## TEXT BLOCK
- Opening Delimiter -

BAGHDAD, (AP) – Iraq’s president on Sunday demanded a recount in this month’s historic parliamentary elections, intensifying the political conflict over the not-yet-completed tally and increasing the chances that the vote will be a long, chaotic test of the nascent democracy.
Prime Minister Nuri al-Maliki’s coalition is narrowly trailing in the overall vote tally to one led by former prime minister Iyad Allawi, with 95 percent of the vote counted. President Jalal Talabani, whose own coalition is losing to Allawi’s secular alliance in a key province, invoked the power of his office in calling for a recount.
On his official Web site, Talabani demanded that the Independent High Electoral Commission manually recount the ballots to “preclude any doubt and misunderstanding” about the results. He said he was making the demand “as the president of the state, authorized to preserve the constitution and to ensure justice and absolute transparency.”
Al-Maliki on Saturday called on the election commission to quickly respond to requests from political blocs for a recount.
The commission has rejected such calls, and Iraqi law empowers neither Talabani nor al-Maliki to force the issue. The panel is an independent body appointed by parliament, and submits its results only to the country’s supreme court for ratification.
A recount or a protracted election dispute could complicate the seating of a new government. In Iraq’s fledgling democracy, such periods of political instability have often been accompanied by violence, as debates not settled at the negotiating table are taken to the streets.
The process of counting ballots cast in the March 7 election has been criticized by some Iraqi politicians — often those losing at the time — as being plagued with fraud, though international observers have said the vote and count has been fair. Election officials have been handing out results in piecemeal fashion, creating the appearance of a tallying process in disarray.
The head of the election commission, Faraj al-Haidari, urged the political parties to be patient Sunday and scoffed at the idea that a manual recount would be any more accurate than the computerized count nearing completion.
“If you do not believe in the most advanced counting technologies, then how you are going to believe in an employee using pen and paper?” al-Haidari asked.
Sunday marked the first time Talabani, a Kurd, has weighed in on the counting process. His party is part of the Kurdish Alliance, which is narrowly losing to Allawi’s Iraqiya alliance in the key Tamim province in the north. The province is home to the oil-rich city of Kirkuk, which is claimed by both Arabs and Kurds, and an Iraqiya win would be a blow to Kurdish claims on the city.
Allawi is a secular Shiite whose Iraqiya alliance has both Shiite and Sunni supporters. Iraqiya nudged ahead of al-Maliki’s State of Law coalition in the overall vote tally Saturday, and by Sunday it has a lead of 11,346 votes. An overall lead in the vote count, however, would not guarantee that Iraqiya would get the most parliamentary seats, because those are apportioned province by province.
The Kurds, known for their political unity, are believed to be key by many observers to forming a government, and Talabani’s demands could be an attempt to influence the negotiating that will follow the final vote tally. Talabani, who’s seeking a third term, could also be trying to maneuver to ensure his own political future.
Under Iraqi law, once the parliament is seated, it elects a new president, who asks the bloc in parliament with the most seats to form a government.

- Closing Delimiter -

## INSTRUCTIONS
a. According to the article on Iraq's election recount dispute, why would an overall lead in the vote count not guarantee that Iraqiya wins the most parliamentary seats?
b. In the article on Iraq's election recount dispute, by how many votes did Iraqiya lead al-Maliki's State of Law coalition in the overall tally by Sunday?
c. Print the part of the article on Iraq's election recount dispute that opens with the words containing "The Kurds, known" and closes with "own political future.".

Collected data

- Opening Delimiter -

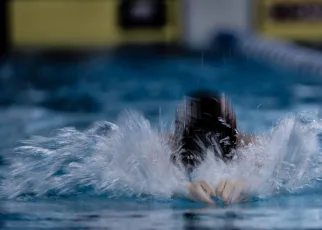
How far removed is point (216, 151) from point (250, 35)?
24.5ft

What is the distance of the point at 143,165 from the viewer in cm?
296

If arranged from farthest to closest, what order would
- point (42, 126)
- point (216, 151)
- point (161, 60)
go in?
point (161, 60)
point (42, 126)
point (216, 151)

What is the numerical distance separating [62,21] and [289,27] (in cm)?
284

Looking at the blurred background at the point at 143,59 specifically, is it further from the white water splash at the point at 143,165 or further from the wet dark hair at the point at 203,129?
the wet dark hair at the point at 203,129

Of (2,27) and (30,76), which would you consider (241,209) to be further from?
(2,27)

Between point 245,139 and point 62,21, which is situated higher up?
point 245,139

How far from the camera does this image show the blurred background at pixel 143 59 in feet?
19.2

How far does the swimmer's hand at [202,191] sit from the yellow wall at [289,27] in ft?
26.5

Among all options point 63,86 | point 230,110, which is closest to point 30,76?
point 63,86

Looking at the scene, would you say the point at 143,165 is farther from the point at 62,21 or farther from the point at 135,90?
the point at 62,21

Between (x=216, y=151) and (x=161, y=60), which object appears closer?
(x=216, y=151)

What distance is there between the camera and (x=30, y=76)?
796 centimetres

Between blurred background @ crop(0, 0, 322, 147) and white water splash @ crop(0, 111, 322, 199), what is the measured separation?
120 centimetres

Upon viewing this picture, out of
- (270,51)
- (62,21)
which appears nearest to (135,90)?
(270,51)
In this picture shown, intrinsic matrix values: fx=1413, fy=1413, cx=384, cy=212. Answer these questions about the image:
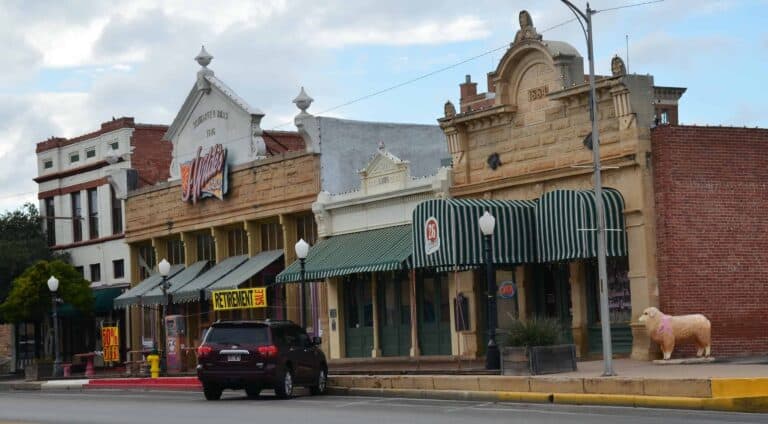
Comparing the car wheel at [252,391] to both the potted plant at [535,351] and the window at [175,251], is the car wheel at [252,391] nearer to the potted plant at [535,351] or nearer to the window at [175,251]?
the potted plant at [535,351]

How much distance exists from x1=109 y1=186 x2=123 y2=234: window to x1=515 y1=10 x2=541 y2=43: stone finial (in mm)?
26329

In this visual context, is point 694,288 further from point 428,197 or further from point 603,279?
point 428,197

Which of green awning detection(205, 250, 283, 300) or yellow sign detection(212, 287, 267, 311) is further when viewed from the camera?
green awning detection(205, 250, 283, 300)

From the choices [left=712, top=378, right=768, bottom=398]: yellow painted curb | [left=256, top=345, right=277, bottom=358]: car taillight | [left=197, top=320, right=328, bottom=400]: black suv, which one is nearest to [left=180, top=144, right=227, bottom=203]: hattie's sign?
[left=197, top=320, right=328, bottom=400]: black suv

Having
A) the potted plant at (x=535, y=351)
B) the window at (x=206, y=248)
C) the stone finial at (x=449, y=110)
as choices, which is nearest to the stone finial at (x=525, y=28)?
the stone finial at (x=449, y=110)

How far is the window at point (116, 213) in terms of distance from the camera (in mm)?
57812

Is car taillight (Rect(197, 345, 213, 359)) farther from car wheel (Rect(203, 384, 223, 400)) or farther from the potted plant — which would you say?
the potted plant

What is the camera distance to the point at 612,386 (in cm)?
2470

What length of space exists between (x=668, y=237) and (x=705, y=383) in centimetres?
968

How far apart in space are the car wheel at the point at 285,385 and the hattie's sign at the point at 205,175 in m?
19.8

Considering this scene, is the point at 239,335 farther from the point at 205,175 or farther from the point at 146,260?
A: the point at 146,260

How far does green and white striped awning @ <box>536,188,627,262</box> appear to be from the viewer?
1270 inches

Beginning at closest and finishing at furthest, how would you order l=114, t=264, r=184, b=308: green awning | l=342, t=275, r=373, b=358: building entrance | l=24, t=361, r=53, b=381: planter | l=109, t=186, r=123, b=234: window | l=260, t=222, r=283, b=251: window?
l=342, t=275, r=373, b=358: building entrance
l=260, t=222, r=283, b=251: window
l=24, t=361, r=53, b=381: planter
l=114, t=264, r=184, b=308: green awning
l=109, t=186, r=123, b=234: window

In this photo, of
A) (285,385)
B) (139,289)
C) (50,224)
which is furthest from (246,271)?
(50,224)
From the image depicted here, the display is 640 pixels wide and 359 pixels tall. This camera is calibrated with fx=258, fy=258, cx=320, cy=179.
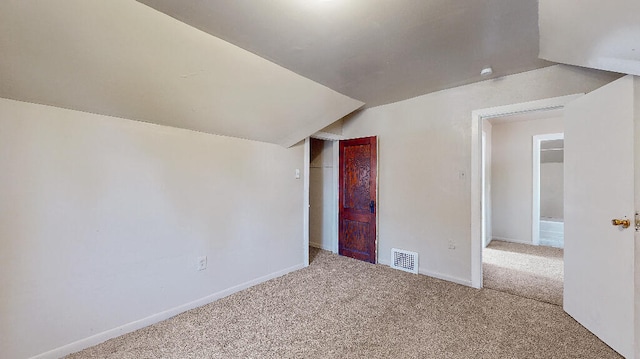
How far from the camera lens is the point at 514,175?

- Closing Delimiter -

## EXPECTED RESPONSES
a. Parliamentary seats are apportioned province by province. A lead in the overall national vote tally therefore does not ensure that Iraqiya would hold the most seats.

b. 11,346 votes.

c.
The Kurds, known for their political unity, are believed to be key by many observers to forming a government, and Talabani’s demands could be an attempt to influence the negotiating that will follow the final vote tally. Talabani, who’s seeking a third term, could also be trying to maneuver to ensure his own political future.